What, then, of the equivalence principle? The Kosso transformation leads to a physically and observationally distinct scenario, and the principle of equivalence is not relevant to the difference between those scenarios. What the principle of equivalence tells us is that the effect in the second scenario, where the contents of the train appear to accelerate to the back of the train, may be due to acceleration of the train in the absence of a gravitational field, or due to the presence of a gravitational field in which the contents of the train are in free fall but the train is not. Mere coordinate transformations cannot be used to bring real physical forces in and out of existence.

It is perhaps worthwhile briefly indicating the analogy between this case and the gauge case. Active arbitrary coordinate transformations in General Relativity involve transformations of both the matter fields and the metric, and they are symmetry transformations having no observable consequences. Coordinate transformations applied to the matter fields alone are no more symmetry transformations in General Relativity than they are in Newtonian physics (whether written in generally covariant form or not). Such transformations do have observational consequences.
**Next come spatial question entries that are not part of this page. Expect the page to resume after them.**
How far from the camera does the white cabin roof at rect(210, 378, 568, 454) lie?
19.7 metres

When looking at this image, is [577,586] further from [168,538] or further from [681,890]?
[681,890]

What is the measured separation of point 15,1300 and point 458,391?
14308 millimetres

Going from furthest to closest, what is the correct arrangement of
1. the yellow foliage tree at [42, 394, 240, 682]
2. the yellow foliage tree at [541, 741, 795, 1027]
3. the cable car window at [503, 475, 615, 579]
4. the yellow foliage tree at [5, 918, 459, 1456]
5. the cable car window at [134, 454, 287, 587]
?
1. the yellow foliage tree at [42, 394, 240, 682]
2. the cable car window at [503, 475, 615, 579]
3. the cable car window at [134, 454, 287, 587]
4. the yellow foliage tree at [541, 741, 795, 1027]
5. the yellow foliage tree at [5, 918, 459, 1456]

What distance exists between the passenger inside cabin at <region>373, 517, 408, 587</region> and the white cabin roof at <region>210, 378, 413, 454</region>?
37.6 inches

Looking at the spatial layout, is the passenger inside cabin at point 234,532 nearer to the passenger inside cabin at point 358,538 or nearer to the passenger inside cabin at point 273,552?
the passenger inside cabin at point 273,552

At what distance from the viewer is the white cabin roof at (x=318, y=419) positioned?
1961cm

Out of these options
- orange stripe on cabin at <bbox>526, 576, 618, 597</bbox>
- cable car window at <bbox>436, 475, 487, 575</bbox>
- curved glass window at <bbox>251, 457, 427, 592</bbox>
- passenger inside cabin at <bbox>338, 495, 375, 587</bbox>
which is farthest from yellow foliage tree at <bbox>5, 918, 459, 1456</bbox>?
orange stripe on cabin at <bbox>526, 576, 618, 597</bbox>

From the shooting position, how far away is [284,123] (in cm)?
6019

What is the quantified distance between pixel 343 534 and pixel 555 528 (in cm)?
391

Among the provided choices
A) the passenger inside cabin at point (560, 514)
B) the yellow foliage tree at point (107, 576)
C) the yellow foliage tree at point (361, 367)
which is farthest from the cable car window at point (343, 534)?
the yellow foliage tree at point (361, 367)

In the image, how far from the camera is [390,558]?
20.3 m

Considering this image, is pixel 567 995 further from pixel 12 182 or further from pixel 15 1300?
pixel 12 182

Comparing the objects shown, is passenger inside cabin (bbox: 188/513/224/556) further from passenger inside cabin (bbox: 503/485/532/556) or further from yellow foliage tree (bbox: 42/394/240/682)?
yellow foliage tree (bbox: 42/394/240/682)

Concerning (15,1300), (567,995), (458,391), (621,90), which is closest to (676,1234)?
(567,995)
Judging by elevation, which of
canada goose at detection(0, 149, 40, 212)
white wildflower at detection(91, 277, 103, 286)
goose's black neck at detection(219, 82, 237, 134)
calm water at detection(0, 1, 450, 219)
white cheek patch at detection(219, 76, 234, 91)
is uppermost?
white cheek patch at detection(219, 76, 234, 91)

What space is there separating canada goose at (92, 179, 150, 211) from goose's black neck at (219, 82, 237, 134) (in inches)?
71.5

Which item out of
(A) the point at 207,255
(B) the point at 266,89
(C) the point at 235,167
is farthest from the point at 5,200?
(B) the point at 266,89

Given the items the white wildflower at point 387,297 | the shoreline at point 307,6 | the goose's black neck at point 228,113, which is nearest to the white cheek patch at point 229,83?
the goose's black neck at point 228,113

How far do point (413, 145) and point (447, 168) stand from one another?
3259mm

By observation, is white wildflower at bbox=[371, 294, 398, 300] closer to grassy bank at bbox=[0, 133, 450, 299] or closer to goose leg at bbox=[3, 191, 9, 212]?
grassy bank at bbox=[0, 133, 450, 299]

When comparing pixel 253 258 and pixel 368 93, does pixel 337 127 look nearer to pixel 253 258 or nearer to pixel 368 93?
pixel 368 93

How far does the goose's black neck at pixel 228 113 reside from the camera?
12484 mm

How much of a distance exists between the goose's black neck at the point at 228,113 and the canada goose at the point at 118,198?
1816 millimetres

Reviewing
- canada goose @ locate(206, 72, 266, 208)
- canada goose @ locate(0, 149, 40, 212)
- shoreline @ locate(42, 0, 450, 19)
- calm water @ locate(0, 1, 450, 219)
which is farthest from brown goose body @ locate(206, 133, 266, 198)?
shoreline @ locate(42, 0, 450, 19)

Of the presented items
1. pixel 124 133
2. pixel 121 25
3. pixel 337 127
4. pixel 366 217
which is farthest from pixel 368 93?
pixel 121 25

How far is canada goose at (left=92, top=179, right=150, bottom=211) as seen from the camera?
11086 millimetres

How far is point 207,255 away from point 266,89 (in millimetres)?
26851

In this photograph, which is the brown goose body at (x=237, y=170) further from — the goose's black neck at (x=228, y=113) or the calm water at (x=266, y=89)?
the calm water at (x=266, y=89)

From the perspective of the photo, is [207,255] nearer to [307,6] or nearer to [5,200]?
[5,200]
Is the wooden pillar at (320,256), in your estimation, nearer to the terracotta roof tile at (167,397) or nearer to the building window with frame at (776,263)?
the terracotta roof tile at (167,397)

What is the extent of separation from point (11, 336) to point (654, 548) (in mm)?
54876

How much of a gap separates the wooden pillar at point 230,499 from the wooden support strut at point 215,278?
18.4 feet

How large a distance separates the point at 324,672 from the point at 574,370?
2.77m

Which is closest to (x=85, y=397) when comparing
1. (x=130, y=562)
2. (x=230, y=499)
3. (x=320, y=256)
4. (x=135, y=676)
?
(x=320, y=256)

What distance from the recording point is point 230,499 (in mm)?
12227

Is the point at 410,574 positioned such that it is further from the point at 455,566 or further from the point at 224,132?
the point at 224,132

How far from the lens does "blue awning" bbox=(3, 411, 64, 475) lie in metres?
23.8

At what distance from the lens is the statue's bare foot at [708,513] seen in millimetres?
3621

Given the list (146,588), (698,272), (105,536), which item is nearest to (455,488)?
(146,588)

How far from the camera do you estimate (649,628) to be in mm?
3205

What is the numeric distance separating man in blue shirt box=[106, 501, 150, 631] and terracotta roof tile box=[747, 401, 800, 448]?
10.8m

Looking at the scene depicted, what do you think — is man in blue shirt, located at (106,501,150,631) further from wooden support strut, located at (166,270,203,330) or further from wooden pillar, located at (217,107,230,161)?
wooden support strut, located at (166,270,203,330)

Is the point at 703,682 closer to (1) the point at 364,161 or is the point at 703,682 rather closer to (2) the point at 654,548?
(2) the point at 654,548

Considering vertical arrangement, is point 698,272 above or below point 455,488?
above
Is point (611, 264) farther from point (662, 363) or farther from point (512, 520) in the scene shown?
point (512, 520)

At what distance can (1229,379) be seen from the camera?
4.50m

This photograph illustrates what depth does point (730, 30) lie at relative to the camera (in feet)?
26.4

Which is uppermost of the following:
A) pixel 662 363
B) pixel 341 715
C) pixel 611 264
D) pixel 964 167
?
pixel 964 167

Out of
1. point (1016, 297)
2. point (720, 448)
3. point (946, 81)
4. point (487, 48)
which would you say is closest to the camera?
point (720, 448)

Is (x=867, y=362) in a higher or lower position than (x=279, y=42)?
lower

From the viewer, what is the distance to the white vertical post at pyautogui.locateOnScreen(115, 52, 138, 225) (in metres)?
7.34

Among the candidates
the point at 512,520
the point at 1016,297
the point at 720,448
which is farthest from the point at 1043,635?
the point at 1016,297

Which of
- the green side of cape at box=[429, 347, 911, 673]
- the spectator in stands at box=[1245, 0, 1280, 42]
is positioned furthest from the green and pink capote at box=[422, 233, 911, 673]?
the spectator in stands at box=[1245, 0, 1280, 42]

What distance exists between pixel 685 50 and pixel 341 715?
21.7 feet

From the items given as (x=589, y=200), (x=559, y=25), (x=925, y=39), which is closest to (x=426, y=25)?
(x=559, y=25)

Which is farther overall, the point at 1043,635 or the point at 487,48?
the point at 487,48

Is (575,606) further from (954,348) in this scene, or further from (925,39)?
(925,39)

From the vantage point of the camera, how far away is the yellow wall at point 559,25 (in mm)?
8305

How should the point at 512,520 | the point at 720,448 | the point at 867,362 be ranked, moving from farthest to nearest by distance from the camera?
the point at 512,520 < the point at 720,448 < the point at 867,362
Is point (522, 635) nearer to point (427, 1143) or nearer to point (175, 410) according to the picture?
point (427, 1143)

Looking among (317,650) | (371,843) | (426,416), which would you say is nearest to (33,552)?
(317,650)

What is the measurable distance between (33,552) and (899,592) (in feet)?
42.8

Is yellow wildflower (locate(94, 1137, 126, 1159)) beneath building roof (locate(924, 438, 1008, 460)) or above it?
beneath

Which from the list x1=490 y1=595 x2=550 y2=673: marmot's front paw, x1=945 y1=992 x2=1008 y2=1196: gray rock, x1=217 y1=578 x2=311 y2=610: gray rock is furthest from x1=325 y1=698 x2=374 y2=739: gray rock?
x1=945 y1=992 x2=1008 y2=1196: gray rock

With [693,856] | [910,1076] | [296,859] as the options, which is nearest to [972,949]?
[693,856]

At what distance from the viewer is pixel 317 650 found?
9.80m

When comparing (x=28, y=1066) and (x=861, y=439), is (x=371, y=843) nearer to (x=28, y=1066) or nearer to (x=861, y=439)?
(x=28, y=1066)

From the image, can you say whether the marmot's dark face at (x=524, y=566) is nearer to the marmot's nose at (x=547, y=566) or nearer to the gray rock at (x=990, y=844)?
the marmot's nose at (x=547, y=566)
Analogously, local gauge transformations in locally gauge invariant relativistic field theory are transformations of both the particle fields and the gauge fields, and they are symmetry transformations having no observable consequences. Local phase transformations alone (i.e. local gauge transformations of the matter fields alone) are no more symmetries of this theory than they are of the globally phase invariant theory of free particles. Neither an arbitrary coordinate transformation in General Relativity, nor a local gauge transformation in locally gauge invariant relativistic field theory, can bring forces in and out of existence: no generation of gravitational effects, and no changes to the interference pattern.